§ DAFTAR TUGAS
1. Tentukan apakah setiap pernyataan berikut sesuai dengan teks tentang pembajakan software di bawah, lalu jawab ya atau tidak dengan mengutip kata-kata teks yang menentukannya. (a) Dalam tiga tahun terakhir, polisi gencar merazia pengguna software bajakan, terutama di warnet. (b) Menurut BSA, Indonesia berada di peringkat pertama negara dengan tingkat pembajakan tertinggi di dunia pada 2010. (c) Nilai pembajakan software mencapai Rp 11,2 triliun.
2. Ringkas paragraf yang diawali "Namun akhir-akhir ini" dalam teks tentang pembajakan software menjadi satu kalimat tanpa menghilangkan fakta utamanya.
3. Lanjutkan artikel tentang pembajakan software, dimulai setelah kalimat terakhir yang tercantum.

§ TEKS BACAAN
Baca berita dengan sedikit iklan, klik di sini

Digital

Jumlah Software Bajakan Bertambah

Nilai pembajakan software mencapai Rp 11,2 triliun.

16 Mei 2011 | 00.00 WIB

Image of Tempo
Perbesar

Baca berita dengan sedikit iklan, klik di sini

JAKARTA -- Dalam tiga tahun terakhir, kepolisian gencar merazia pengguna software atau perangkat lunak bajakan, terutama di warung Internet. Pemilik warnet yang kedapatan menggunakan peranti lunak ilegal langsung diproses secara hukum.

Namun akhir-akhir ini aparat penegak hukum kewalahan dalam memberangus para pembajak. Bahkan Kementerian Hukum dan Hak Asasi Manusia mengaku kelabakan menghadapi tingginya pelanggaran hak cipta, khususnya perangkat lunak.

"Sekarang pembajakan merajalela. Bikin lemas," kata Agung Damarsasongko, Kepala Seksi Pertimbangan Hukum dan Mitigasi, Direktorat Hak Cipta, Kementerian Hukum dan HAM, beberapa waktu lalu.

Keluhan Agung bukan tanpa sebab. Menurut hasil penelitian Business Software Alliance (BSA), Indonesia menduduki peringkat ke-11 sebagai negara dengan tingkat pembajakan tertinggi di dunia pada 2010.

§ DATA YANG DIBERIKAN

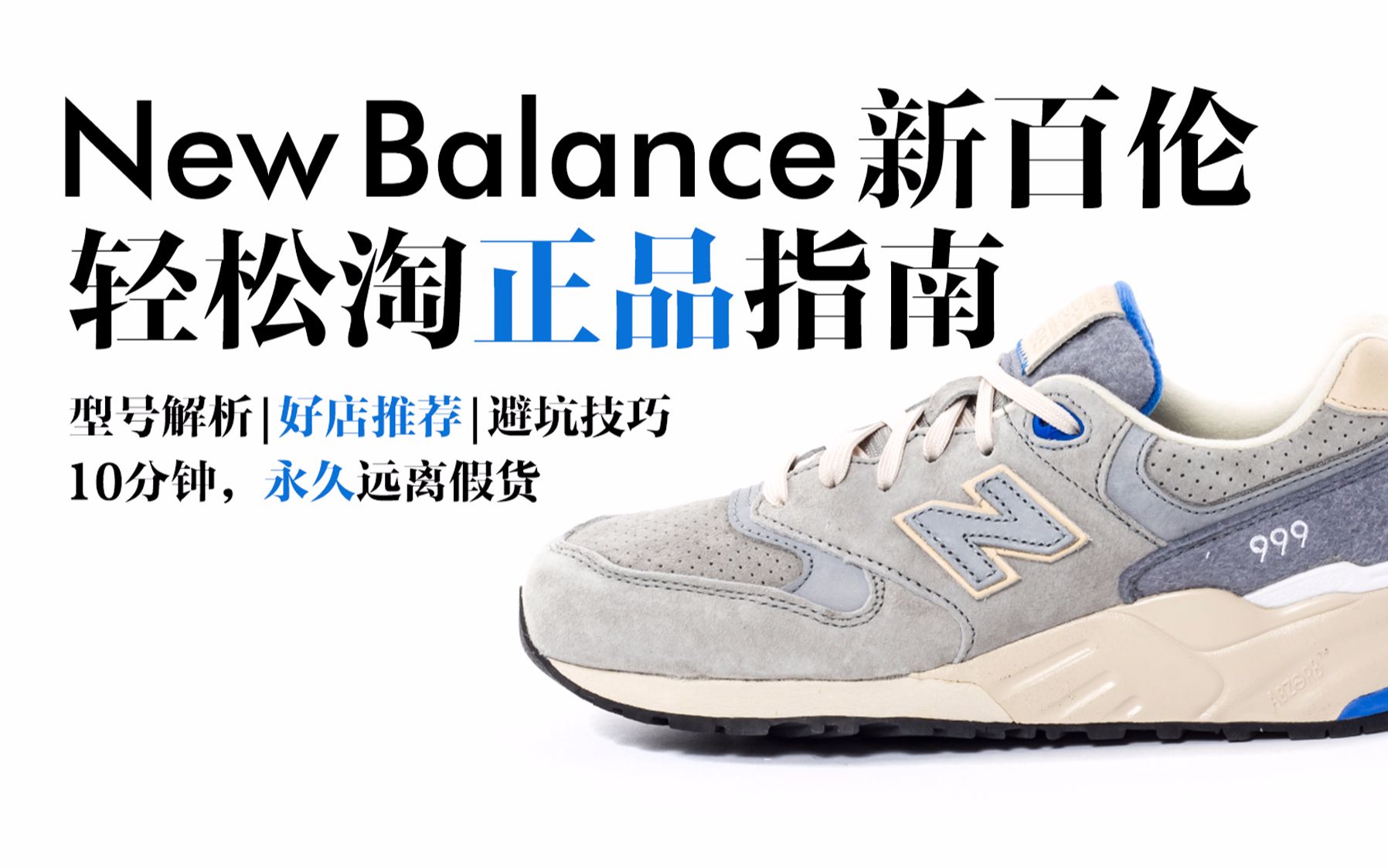 一步到位淘正品New Balance终极淘宝指南:选品,避坑,店铺分享,新人买正品运动鞋看这一个就够了【原创干货】哔哩哔哩bilibili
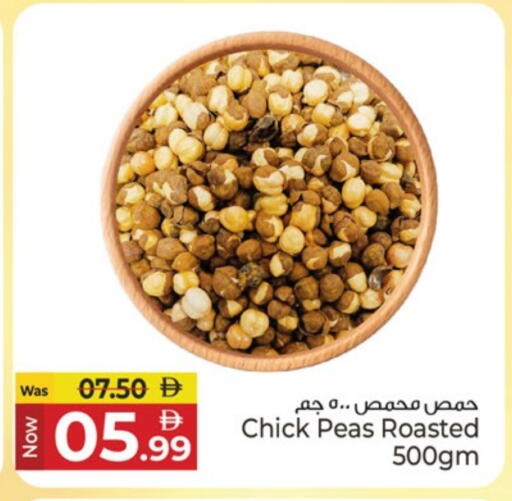 Peas available at كنز هايبرماركت in الإمارات العربية المتحدة , الامارات - الشارقة / عجمان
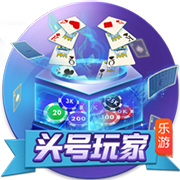 阿斯：假设下赛季西甲现在开始，佩尼亚是巴萨唯一可用的门将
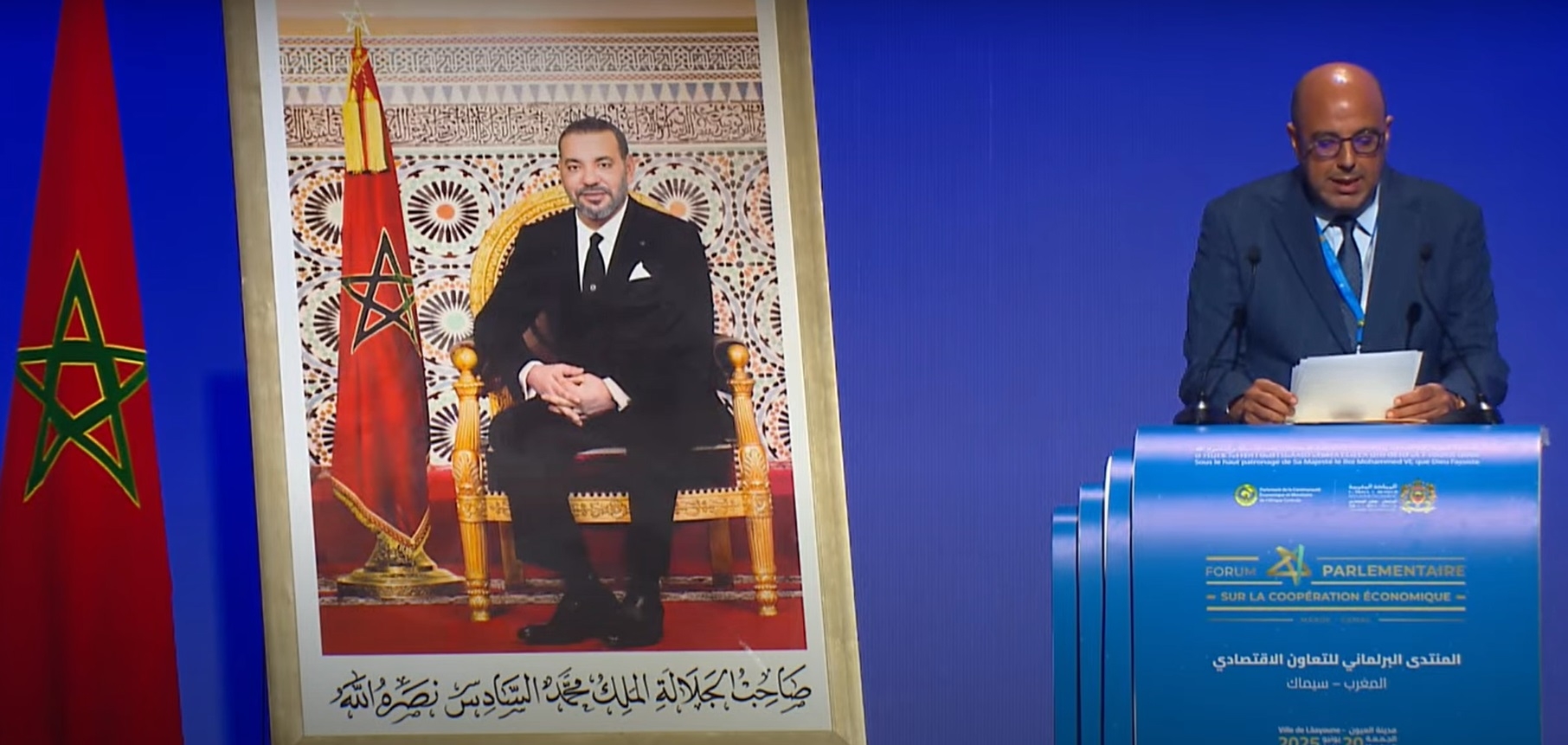رئيس مجلس المستشارين محمد ولد الرشيد في العيون: المغرب ظل وفيا لاختياراته الإفريقية وحريصا على أن يسير مع أشقائه ولاسيما دول 'سيماك'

§ HASIL TIAP TUGAS
1.
(a) Ya: "Dalam tiga tahun terakhir, kepolisian gencar merazia pengguna software atau perangkat lunak bajakan, terutama di warung Internet."
(b) Tidak: "Indonesia menduduki peringkat ke-11 sebagai negara dengan tingkat pembajakan tertinggi di dunia pada 2010."
(c) Ya: "Nilai pembajakan software mencapai Rp 11,2 triliun."

2. Belakangan ini aparat penegak hukum kewalahan memberangus pembajak, dan Kementerian Hukum dan HAM pun mengaku kelabakan menghadapi tingginya pelanggaran hak cipta, terutama perangkat lunak.

3.
Sebanyak 87 persen dari program yang diinstal pada komputer pribadi adalah produk tanpa lisensi dengan nilai software sebesar US$ 1,32 miliar atau sekitar Rp 11,2 triliun.

"Sepuluh persen dari jumlah itu (Rp 1,1 triliun) adalah potensi pendapatan negara dari pajak pertambahan nilai (PPN)," kata Kepala Perwakilan BSA di Indonesia, Donny Alamsyah Sheyoputra.

Angka pembajakan itu lebih besar dibanding pada 2009, yang mencapai 86 persen dengan nilai US$ 886 juta. Adapun negara dengan persentase pembajakan software terbanyak di dunia adalah Georgia, yang mencapai 93 persen.

Uniknya, kata Donny, dalam penelitian yang dilakukan kepada 15 ribu orang itu, sebanyak 85 persen di antaranya mendukung perlindungan terhadap hak cipta pembuat software dengan cara membayar lisensi.

Lebih dari 95 responden juga mengaku lebih senang menggunakan software resmi ketimbang bajakan karena dianggap lebih baik dan aman.

Temuan yang bertolak belakang itu, kata Donny, lantaran banyak pengguna komputer yang tidak memahami cara mendapatkan software berlisensi secara benar. "Mereka bahkan tidak tahu apakah program yang digunakan itu asli atau bajakan," katanya.

Cara menggunakan software ilegal ini biasanya dilakukan dengan membeli satu peranti lunak berlisensi yang kemudian diinstal ke beberapa komputer. Cara lain dengan mengunduh program dari jaringan peer-to-peer (P2P).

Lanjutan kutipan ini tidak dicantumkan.